_ACTION ITEM_
An exact copy of all the entries is needed, with no images in it.

_Saved entries_
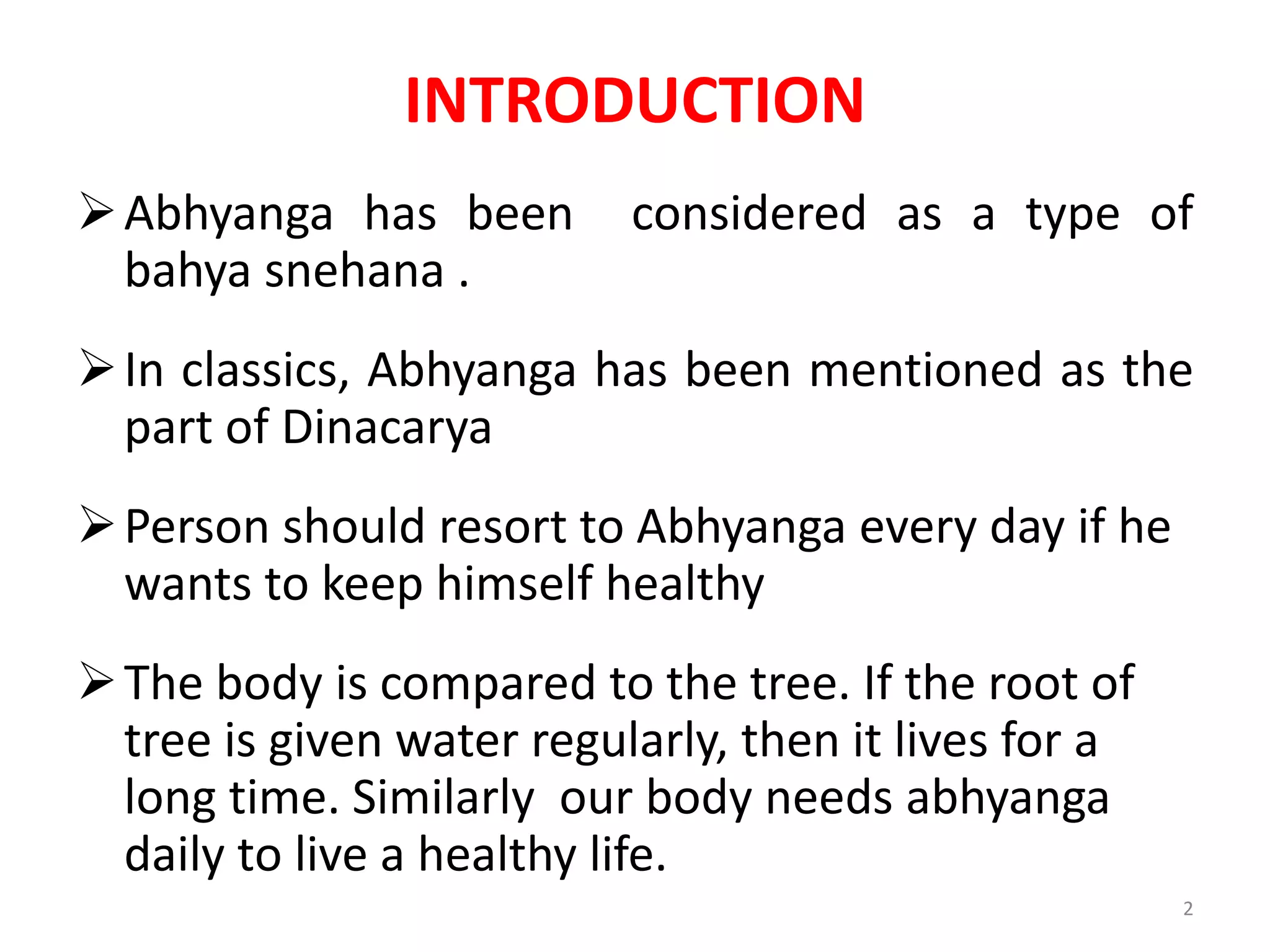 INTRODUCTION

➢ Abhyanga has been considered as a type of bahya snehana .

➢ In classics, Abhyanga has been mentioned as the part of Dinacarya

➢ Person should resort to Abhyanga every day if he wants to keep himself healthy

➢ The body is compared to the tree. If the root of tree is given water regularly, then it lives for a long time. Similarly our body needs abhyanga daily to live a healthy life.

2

_TASK ANSWER_
 INTRODUCTION

➢ Abhyanga has been considered as a type of bahya snehana .

➢ In classics, Abhyanga has been mentioned as the part of Dinacarya

➢ Person should resort to Abhyanga every day if he wants to keep himself healthy

➢ The body is compared to the tree. If the root of tree is given water regularly, then it lives for a long time. Similarly our body needs abhyanga daily to live a healthy life.

2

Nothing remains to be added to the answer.